Toros de Tijuana – No. 2
- Outfielder
- Born: February 13, 1999 (age 27) Santo Domingo, Dominican Republic
- Bats: RightThrows: Left

MLB debut
- June 2, 2021, for the Minnesota Twins

MLB statistics (through 2022 season)
- Batting average: .222
- Home runs: 4
- Runs batted in: 27
- Stats at Baseball Reference

Teams
- Minnesota Twins (2021–2022);

= Gilberto Celestino =

Dominican baseball player (born 1999)

Gilberto Celestino (born February 13, 1999) is a Dominican professional baseball outfielder for the Toros de Tijuana of the Mexican League. He has previously played in Major League Baseball (MLB) for the Minnesota Twins.

==Career==
===Houston Astros===
Celestino signed with the Houston Astros as an international free agent on July 2, 2015, for a $2.25 million signing bonus. He split the 2016 season between the Dominican Summer League Astros and Gulf Coast League Astros, hitting a combined .257/.365/.393 with two home runs and 19 RBI. He spent the 2017 season with the rookie–level Greeneville Astros, hitting .268/.331/.379 with four home runs and 24 RBI.

===Minnesota Twins===
On July 27, 2018, Celestino and Jorge Alcalá were traded to the Minnesota Twins in exchange for Ryan Pressly. Celestino split the 2018 season between the Tri-City ValleyCats, Corpus Christi Hooks, and the Elizabethton Twins, hitting a combined .287/.341/.406 with five home runs and 34 RBI.

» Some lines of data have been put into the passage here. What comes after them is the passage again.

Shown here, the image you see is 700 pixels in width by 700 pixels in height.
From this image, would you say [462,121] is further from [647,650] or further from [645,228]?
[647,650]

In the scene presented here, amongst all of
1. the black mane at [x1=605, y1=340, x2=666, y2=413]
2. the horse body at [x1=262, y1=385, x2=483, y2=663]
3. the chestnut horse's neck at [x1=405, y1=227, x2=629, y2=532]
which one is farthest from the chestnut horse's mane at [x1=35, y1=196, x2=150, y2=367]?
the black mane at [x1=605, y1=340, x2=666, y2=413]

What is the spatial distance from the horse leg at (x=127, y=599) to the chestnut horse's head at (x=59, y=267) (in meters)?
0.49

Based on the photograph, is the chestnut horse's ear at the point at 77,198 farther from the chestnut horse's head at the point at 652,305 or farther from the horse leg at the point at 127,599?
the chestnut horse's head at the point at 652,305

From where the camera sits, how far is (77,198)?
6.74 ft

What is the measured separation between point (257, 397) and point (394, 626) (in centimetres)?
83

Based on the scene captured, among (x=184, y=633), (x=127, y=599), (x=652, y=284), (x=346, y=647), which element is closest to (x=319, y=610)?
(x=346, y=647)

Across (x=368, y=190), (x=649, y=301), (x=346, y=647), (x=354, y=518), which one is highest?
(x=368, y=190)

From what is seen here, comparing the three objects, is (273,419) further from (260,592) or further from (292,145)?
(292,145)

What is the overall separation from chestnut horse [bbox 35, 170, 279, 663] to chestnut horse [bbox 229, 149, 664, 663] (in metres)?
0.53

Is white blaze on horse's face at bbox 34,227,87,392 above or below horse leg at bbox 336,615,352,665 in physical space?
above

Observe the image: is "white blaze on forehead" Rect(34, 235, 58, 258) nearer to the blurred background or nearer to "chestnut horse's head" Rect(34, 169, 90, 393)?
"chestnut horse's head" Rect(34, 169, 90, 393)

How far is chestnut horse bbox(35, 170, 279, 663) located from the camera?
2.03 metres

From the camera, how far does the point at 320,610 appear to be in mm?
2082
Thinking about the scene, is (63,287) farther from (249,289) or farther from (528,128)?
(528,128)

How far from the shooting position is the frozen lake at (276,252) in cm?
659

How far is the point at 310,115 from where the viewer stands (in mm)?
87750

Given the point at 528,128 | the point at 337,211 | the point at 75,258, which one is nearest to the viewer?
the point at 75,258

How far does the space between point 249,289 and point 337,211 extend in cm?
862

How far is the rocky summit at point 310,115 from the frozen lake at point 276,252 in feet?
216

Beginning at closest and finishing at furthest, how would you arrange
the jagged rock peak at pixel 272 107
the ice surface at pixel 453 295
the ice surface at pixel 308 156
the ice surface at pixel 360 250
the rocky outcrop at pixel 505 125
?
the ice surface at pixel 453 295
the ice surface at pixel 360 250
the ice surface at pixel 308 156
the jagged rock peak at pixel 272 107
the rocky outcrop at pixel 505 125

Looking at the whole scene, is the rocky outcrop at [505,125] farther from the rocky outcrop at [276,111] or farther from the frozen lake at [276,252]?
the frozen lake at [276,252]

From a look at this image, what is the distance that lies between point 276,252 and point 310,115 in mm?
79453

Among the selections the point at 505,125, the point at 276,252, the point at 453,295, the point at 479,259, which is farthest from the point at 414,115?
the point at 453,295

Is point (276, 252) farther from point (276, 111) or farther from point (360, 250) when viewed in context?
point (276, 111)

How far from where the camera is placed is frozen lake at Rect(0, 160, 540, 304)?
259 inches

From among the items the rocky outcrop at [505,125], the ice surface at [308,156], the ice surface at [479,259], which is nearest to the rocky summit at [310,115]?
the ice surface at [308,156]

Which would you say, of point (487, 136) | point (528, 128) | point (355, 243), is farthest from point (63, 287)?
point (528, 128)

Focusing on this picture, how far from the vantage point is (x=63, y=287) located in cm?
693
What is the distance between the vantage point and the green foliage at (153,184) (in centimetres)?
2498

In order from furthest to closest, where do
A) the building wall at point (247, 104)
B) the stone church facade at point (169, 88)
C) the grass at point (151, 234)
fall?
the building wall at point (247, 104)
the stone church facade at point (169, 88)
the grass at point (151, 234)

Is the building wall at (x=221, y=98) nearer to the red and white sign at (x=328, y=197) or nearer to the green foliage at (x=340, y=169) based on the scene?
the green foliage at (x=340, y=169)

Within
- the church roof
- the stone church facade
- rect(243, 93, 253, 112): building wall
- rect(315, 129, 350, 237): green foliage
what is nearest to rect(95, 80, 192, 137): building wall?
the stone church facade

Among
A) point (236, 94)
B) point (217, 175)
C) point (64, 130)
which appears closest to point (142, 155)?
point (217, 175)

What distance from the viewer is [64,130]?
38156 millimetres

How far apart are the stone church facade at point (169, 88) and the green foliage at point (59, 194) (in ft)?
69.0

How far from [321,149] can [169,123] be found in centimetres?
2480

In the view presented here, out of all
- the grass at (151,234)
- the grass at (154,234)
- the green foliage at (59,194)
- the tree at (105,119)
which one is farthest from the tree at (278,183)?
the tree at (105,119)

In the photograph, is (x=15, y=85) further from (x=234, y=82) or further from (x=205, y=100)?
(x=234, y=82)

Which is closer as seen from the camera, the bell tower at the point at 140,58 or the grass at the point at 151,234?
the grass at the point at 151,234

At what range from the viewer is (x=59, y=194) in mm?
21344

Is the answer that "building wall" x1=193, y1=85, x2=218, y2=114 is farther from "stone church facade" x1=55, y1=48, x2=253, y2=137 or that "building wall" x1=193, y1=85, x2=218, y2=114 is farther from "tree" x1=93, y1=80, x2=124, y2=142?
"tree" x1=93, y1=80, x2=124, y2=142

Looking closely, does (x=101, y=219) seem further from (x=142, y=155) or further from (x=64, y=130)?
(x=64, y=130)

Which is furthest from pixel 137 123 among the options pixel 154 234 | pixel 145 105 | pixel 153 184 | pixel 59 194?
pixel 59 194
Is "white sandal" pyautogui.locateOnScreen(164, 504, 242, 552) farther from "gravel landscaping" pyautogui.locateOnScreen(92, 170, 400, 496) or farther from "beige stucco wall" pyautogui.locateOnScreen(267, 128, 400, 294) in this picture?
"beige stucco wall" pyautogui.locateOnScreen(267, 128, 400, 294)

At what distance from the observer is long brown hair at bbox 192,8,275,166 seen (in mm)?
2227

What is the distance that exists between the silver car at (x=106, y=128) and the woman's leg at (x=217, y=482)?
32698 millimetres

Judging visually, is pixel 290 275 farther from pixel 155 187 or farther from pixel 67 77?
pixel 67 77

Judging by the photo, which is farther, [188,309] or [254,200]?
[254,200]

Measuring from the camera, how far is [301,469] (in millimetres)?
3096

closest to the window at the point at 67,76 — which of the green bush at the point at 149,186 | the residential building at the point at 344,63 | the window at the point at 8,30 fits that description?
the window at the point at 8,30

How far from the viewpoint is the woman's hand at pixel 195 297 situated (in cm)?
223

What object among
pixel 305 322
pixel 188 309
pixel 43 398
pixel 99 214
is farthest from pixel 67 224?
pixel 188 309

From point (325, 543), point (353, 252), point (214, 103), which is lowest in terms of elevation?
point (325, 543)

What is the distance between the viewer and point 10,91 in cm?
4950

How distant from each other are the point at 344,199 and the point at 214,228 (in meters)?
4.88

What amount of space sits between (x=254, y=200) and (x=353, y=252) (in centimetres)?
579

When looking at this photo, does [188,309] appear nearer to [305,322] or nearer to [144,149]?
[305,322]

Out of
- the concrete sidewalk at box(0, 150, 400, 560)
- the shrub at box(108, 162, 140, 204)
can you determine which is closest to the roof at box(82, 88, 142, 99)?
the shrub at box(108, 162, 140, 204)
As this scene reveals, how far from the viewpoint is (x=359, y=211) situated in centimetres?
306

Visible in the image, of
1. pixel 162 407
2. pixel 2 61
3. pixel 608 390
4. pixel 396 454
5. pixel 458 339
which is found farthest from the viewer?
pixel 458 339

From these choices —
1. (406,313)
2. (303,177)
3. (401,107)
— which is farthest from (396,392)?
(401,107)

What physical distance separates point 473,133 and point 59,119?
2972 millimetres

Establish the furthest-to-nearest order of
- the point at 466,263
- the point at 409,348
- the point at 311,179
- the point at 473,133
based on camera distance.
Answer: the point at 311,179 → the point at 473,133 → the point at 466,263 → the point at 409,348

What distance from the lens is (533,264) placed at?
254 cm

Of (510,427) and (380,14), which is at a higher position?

In 2019, Celestino split the season between the Cedar Rapids Kernels and the Fort Myers Miracle, hitting a combined .277/.349/.410 with 10 home runs and 54 RBI. Celestino played for the Dominican Republic national baseball team at the 2019 WBSC Premier12. On November 20, 2019, Celestino was added to the Twins' 40-man roster in order to be protected from the Rule 5 draft. Celestino did not play in a game in 2020 due to the cancellation of the minor league season because of the COVID-19 pandemic.

On June 2, 2021, Celestino was promoted to the major leagues for the first time. He made his MLB debut that day as the starting center fielder against the Baltimore Orioles. In the game, he went 0-for-2 before being subbed out for Miguel Sanó. On June 9, Celestino notched his first career hit, a single off of New York Yankees reliever Brooks Kriske. He appeared in 23 games for Minnesota in his rookie campaign, hitting .136/.177/.288 with 2 home runs and 3 RBI. In 2022, Celestino appeared in 122 contests with the Twins, slashing .238/.313/.302 with 2 home runs and 24 RBI.

On March 2, 2023, Celestino suffered a ruptured ulnar collateral ligament in his left thumb, and underwent thumb surgery that included a recovery period of 6–8 weeks. He was activated from the injured list on June 18, and was subsequently optioned to the Triple–A St. Paul Saints. Celestino did not play in a game for Minnesota, hitting .243 with 4 home runs and 31 RBI in 55 games for St. Paul. On October 1, Celestino was designated for assignment by Minnesota. He cleared waivers and was sent outright to St. Paul on October 5. Celestino elected free agency on November 6.

===Pittsburgh Pirates===
On November 20, 2023, Celestino signed a minor league contract with the Pittsburgh Pirates. In 67 games for the Triple–A Indianapolis Indians in 2024, Celestino batted .271/.349/.356 with three home runs, 25 RBI, and nine stolen bases.

===Chicago Cubs===
On July 25, 2024, Celestino was traded to the Chicago Cubs in exchange for cash considerations. In 5 games for the Triple–A Iowa Cubs, he went 6–for–19 (.316) with one RBI. Celestino was released by the Cubs organization on August 11.

===New York Mets===
On February 5, 2025, Celestino signed a minor league contract with the New York Mets. He made 111 appearances for the Triple-A Syracuse Mets, batting .272/.362/.382 with nine home runs, 40 RBI, and 13 stolen bases. Celestino elected free agency following the season on November 6.

===Texas Rangers===
On January 2, 2026, Celestino signed with the Toros de Tijuana of the Mexican League. However, on February 9, the team confirmed he had signed a minor league contract with the Texas Rangers that included an invitation to spring training. Celestino made 51 appearances for the Triple–A Round Rock Express, batting .275/.363/.393 with three home runs, 24 RBI, and 13 stolen bases. He was released by the Rangers organization on July 17.

===Toros de Tijuana===
On August 4, 2026, Celestino signed with the Toros de Tijuana of the Mexican League.